Work to do: Everything from the line containing "How far from" through the last line of the records must be returned verbatim, and nothing outside that range.

:: Raw data ::

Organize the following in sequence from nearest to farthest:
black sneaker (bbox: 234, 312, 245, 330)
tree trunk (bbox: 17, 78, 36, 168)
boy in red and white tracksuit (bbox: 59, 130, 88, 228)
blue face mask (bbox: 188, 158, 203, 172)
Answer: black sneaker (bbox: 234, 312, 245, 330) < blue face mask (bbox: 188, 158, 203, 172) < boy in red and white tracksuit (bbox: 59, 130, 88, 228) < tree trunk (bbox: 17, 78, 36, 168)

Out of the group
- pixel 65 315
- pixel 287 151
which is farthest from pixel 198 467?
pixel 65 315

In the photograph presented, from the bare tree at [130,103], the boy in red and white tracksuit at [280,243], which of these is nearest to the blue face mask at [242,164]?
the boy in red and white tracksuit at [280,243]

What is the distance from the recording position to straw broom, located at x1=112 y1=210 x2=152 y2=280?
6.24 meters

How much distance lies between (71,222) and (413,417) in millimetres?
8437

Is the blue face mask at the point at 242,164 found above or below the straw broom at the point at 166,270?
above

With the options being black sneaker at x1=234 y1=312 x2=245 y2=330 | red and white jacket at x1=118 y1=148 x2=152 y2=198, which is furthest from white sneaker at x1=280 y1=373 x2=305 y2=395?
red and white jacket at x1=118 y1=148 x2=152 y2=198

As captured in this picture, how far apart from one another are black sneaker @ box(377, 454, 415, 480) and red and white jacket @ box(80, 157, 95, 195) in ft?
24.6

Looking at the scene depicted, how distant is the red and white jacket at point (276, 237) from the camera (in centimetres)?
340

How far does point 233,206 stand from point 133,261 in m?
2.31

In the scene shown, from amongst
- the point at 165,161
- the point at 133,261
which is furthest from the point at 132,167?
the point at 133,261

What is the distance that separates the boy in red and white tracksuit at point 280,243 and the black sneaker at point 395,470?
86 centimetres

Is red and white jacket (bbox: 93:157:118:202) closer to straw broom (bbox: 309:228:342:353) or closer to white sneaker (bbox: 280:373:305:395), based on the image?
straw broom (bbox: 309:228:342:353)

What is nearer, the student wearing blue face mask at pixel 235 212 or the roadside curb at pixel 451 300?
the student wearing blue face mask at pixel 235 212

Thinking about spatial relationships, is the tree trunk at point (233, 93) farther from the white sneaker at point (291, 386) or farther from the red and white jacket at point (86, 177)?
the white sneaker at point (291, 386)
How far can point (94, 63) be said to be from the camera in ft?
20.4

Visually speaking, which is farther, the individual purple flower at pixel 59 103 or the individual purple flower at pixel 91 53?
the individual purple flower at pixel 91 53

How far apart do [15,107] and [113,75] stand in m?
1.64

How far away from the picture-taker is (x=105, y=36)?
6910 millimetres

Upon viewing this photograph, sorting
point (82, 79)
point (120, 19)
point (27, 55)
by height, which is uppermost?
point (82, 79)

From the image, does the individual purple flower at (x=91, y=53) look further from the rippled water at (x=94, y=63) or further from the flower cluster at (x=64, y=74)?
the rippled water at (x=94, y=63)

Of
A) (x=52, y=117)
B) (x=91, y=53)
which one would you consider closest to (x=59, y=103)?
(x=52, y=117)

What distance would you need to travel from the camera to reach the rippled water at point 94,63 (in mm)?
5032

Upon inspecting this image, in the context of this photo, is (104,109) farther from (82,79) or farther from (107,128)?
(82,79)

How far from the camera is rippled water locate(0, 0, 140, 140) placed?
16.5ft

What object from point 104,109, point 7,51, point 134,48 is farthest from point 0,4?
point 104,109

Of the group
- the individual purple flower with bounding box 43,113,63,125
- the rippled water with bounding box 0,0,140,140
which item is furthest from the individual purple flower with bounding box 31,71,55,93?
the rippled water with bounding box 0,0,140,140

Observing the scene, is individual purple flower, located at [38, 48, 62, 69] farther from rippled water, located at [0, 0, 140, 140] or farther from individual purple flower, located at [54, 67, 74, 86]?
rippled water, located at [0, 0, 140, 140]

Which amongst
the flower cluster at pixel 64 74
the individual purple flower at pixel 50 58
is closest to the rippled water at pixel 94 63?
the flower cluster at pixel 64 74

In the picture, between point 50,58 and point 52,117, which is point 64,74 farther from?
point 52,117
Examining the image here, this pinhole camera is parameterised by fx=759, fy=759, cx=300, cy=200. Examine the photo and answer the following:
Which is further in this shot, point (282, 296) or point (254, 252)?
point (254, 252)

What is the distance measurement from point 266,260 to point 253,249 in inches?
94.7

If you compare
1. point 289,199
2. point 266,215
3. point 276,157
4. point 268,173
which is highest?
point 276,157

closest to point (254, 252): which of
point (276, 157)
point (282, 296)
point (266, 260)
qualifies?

:::

Answer for the task:
How far from the camera is rippled water locate(0, 0, 140, 140) placed?
16.5ft

What object from point 104,109, point 7,51, point 134,48 is farthest from point 0,4?
point 104,109

Of the group
- the individual purple flower with bounding box 43,113,63,125
- the rippled water with bounding box 0,0,140,140
which item is furthest from the individual purple flower with bounding box 31,71,55,93?
the rippled water with bounding box 0,0,140,140

Observing the scene, is individual purple flower, located at [38, 48, 62, 69] farther from rippled water, located at [0, 0, 140, 140] or farther from individual purple flower, located at [54, 67, 74, 86]?
rippled water, located at [0, 0, 140, 140]

Which amongst
the flower cluster at pixel 64 74
the individual purple flower at pixel 50 58
is closest to the rippled water at pixel 94 63?
the flower cluster at pixel 64 74

In the picture, between point 50,58 and point 52,117, which is point 64,74 farther from?
point 52,117
Examining the image here, this pinhole camera is parameterised by fx=759, fy=759, cx=300, cy=200. Examine the photo and answer the following:
Which is further in this shot, point (282, 296) or point (254, 252)?
point (254, 252)

What is the distance measurement from point 266,260 to point 253,249 in inches?
94.7

If you compare
1. point 289,199
2. point 266,215
3. point 276,157
4. point 268,173
which is highest?
point 276,157

closest to point (254, 252): which of
point (276, 157)
point (282, 296)
point (266, 260)
qualifies?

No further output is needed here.